At two recent events – (the Corporate Adviser Summit and the Investment Network), Advisors have told me that they choose clients not by “minimum fee” but by “minimum funds”. This sets my alarm bell ringing!
If you want to see just how prevalent this practice is – go to http://www.vouchedfor.co.uk/ and search for advisers near you. I suspect that few will want to advise you if you have less than £100k of wealth.
If I go to a lawyer or an accountant I expect to be presented with a set of time/cost rates. I might get an indicative quote for the work to be done, if I was lucky I might get the job quoted at a fixed price.
So what is the relevance of the funds I have at my disposal? Put another way,
“If I have no funds to manage, can I not get advice?”
What is more, it’s suggested to me that the fees I pay for advice will be based on the funds I have to be managed. Indeed I have been told by several advisers that the cost of any advice I was given will be offset against monies earned from funds I put under advice. The suggestion is that advice continues to be free so long as I put my funds with the adviser.
But I am not going to an adviser to get my funds managed, I am going for advice as to how I should financially organise my retirement.
This involves me thinking about how much I will have to work, how I should plan for extreme old age, what I should be doing about my property, inheritance, the advisability of buying extra state pension and when I should be doing all this.

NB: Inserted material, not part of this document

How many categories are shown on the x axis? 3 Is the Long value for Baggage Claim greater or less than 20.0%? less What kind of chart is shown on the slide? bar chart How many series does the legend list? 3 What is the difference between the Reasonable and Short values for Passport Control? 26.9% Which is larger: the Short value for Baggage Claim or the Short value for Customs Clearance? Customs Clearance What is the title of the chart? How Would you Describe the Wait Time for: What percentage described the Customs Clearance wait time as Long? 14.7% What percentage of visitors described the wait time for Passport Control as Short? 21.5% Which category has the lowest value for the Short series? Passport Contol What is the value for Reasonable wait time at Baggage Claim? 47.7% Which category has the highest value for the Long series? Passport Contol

The question of who and how I should have my DC monies managed may fall out of this conversation, but it is not the conversation I want to pay for.
The impression I get from talking to advisers is that the major decision – the point of me, a bloke nearing 55 wanting to talk about pensions – is to find an alternative to an annuity. The alternative to be promoted will be the Advisor’s proprietary solution which is likely to involve a basis point charge over the assets under management. This is what is now called “vertically integrated advice” which is a posh term for commission.
And so long as this is the primary focus of the Advisor, all other options are likely to be discounted.
So the woman with a reduced entitlement to the new state pension, or the person close to state retirement age may not be recommended the option to buy more pension rights because of this bias. When new non-advised products arrive as part of the DA agenda, they too may get ignored. Even annuities, which may be the most suitable choice, are in danger of getting forgotten such is the allure of “funds under advice”.
The obvious alternative is to ask people what initial fee they are prepared to pay for their advice.
Will people understand?
As stated above, there’s a danger that advice will continue to be advertised as “free” and that advisors will depend for remuneration from a charge on the assets under advice. Unless the nominal amount being taken out of the funds is properly advertised, people will continue to discount the basis point charge and forget that it is every bit as expensive as paying the advisor by cheque. 1% of £100,000 is a thousand pounds. But is not just £1000 in 2015, it is £1000 in 2016 and for as long as the £100,000 remains.
Here there are two further problems, firstly a conflict between the adviser and his client as to the spending of the money –the more spent, the less the adviser earns in future, secondly an inbuilt bias for the advisor to be inattentive in future years. We have ample evidence of how the commission system gamed against the customer. Commission- based advisers were better off letting sleeping customers lie (as they got paid for doing nothing).
The new customers that the Guidance Guarantee will provide may not be sophisticated and may not understand that by entering into a contract where the adviser takes a charge on assets for advice just what this means. This advice is not free and if advisors free-load on advisory assets in future, it will be picked up.
The financial press are watching and the cavalier practices of the past will be quickly exposed. Customers who claim to be fooled into advisory agreements are now well informed on their rights and will have the full-force of the consumerists behind them if they can prove they are not being treated fairly.
Why this matters so much
The guaranteed of guidance on the new pension freedoms, is not a guarantee of advice. Strictly speaking guidance cannot tell you what to do, it can only point you in the right direction and very often that will be in the direction of a regulated “financial adviser”.
Signposting to a financial adviser who turns out to be something else- will not go down well.
MAS are organising the establishment and maintenance of a Directory of Advisors. Let’s hope that the Directory contains advisers who are clear about how they charge and what they are charging for.
If we cannot get clarity on all this, I fear that we will be back in the muddle the Retail Distribution Review was supposed to sort out.